> _Stored items_:
--------------------

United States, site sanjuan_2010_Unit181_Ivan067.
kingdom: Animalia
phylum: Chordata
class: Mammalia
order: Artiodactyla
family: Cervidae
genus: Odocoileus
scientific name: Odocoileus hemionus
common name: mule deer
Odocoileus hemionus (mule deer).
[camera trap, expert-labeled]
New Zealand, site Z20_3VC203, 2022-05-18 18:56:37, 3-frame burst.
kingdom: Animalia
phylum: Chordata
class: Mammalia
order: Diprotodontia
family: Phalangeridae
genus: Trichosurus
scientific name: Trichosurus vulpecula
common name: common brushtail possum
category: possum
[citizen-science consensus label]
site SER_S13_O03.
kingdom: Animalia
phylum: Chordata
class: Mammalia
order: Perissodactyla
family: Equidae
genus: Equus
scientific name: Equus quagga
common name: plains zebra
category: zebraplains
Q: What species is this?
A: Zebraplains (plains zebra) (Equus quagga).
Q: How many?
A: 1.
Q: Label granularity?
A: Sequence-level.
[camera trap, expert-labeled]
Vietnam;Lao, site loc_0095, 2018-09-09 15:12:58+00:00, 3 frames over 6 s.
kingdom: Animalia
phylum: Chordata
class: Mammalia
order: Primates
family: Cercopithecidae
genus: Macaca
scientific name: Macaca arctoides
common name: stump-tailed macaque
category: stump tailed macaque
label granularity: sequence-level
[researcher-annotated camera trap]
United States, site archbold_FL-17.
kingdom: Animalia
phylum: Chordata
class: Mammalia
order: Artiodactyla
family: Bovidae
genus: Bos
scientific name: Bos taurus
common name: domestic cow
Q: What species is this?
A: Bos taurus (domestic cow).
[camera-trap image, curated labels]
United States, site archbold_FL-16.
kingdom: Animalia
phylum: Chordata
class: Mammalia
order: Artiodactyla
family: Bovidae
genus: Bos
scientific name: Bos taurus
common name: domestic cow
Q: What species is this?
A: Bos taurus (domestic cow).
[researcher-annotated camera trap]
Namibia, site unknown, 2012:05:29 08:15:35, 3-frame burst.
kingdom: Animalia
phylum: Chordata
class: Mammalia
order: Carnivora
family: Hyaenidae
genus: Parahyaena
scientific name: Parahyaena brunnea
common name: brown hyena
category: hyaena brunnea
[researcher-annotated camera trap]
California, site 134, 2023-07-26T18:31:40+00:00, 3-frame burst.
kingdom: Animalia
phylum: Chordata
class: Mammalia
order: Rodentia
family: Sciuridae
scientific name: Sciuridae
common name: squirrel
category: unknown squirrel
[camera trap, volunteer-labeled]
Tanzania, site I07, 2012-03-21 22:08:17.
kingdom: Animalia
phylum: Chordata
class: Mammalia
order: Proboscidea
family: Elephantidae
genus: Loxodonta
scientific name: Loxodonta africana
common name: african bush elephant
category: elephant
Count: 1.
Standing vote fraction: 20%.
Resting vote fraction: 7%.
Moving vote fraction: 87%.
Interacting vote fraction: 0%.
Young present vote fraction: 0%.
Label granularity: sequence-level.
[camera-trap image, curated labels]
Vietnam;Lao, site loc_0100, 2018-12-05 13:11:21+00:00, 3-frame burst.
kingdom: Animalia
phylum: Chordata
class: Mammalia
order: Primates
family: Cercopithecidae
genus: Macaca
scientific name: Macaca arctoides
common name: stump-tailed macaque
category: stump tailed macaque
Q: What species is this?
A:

--------------------

> _REQUIREMENT_:
The answer should reproduce each entry above in full.

> _PROBLEM SOLUTION_:
United States, site sanjuan_2010_Unit181_Ivan067.
kingdom: Animalia
phylum: Chordata
class: Mammalia
order: Artiodactyla
family: Cervidae
genus: Odocoileus
scientific name: Odocoileus hemionus
common name: mule deer
Odocoileus hemionus (mule deer).
[camera trap, expert-labeled]
New Zealand, site Z20_3VC203, 2022-05-18 18:56:37, 3-frame burst.
kingdom: Animalia
phylum: Chordata
class: Mammalia
order: Diprotodontia
family: Phalangeridae
genus: Trichosurus
scientific name: Trichosurus vulpecula
common name: common brushtail possum
category: possum
[citizen-science consensus label]
site SER_S13_O03.
kingdom: Animalia
phylum: Chordata
class: Mammalia
order: Perissodactyla
family: Equidae
genus: Equus
scientific name: Equus quagga
common name: plains zebra
category: zebraplains
Q: What species is this?
A: Zebraplains (plains zebra) (Equus quagga).
Q: How many?
A: 1.
Q: Label granularity?
A: Sequence-level.
[camera trap, expert-labeled]
Vietnam;Lao, site loc_0095, 2018-09-09 15:12:58+00:00, 3 frames over 6 s.
kingdom: Animalia
phylum: Chordata
class: Mammalia
order: Primates
family: Cercopithecidae
genus: Macaca
scientific name: Macaca arctoides
common name: stump-tailed macaque
category: stump tailed macaque
label granularity: sequence-level
[researcher-annotated camera trap]
United States, site archbold_FL-17.
kingdom: Animalia
phylum: Chordata
class: Mammalia
order: Artiodactyla
family: Bovidae
genus: Bos
scientific name: Bos taurus
common name: domestic cow
Q: What species is this?
A: Bos taurus (domestic cow).
[camera-trap image, curated labels]
United States, site archbold_FL-16.
kingdom: Animalia
phylum: Chordata
class: Mammalia
order: Artiodactyla
family: Bovidae
genus: Bos
scientific name: Bos taurus
common name: domestic cow
Q: What species is this?
A: Bos taurus (domestic cow).
[researcher-annotated camera trap]
Namibia, site unknown, 2012:05:29 08:15:35, 3-frame burst.
kingdom: Animalia
phylum: Chordata
class: Mammalia
order: Carnivora
family: Hyaenidae
genus: Parahyaena
scientific name: Parahyaena brunnea
common name: brown hyena
category: hyaena brunnea
[researcher-annotated camera trap]
California, site 134, 2023-07-26T18:31:40+00:00, 3-frame burst.
kingdom: Animalia
phylum: Chordata
class: Mammalia
order: Rodentia
family: Sciuridae
scientific name: Sciuridae
common name: squirrel
category: unknown squirrel
[camera trap, volunteer-labeled]
Tanzania, site I07, 2012-03-21 22:08:17.
kingdom: Animalia
phylum: Chordata
class: Mammalia
order: Proboscidea
family: Elephantidae
genus: Loxodonta
scientific name: Loxodonta africana
common name: african bush elephant
category: elephant
Count: 1.
Standing vote fraction: 20%.
Resting vote fraction: 7%.
Moving vote fraction: 87%.
Interacting vote fraction: 0%.
Young present vote fraction: 0%.
Label granularity: sequence-level.
[camera-trap image, curated labels]
Vietnam;Lao, site loc_0100, 2018-12-05 13:11:21+00:00, 3-frame burst.
kingdom: Animalia
phylum: Chordata
class: Mammalia
order: Primates
family: Cercopithecidae
genus: Macaca
scientific name: Macaca arctoides
common name: stump-tailed macaque
category: stump tailed macaque
Q: What species is this?
A:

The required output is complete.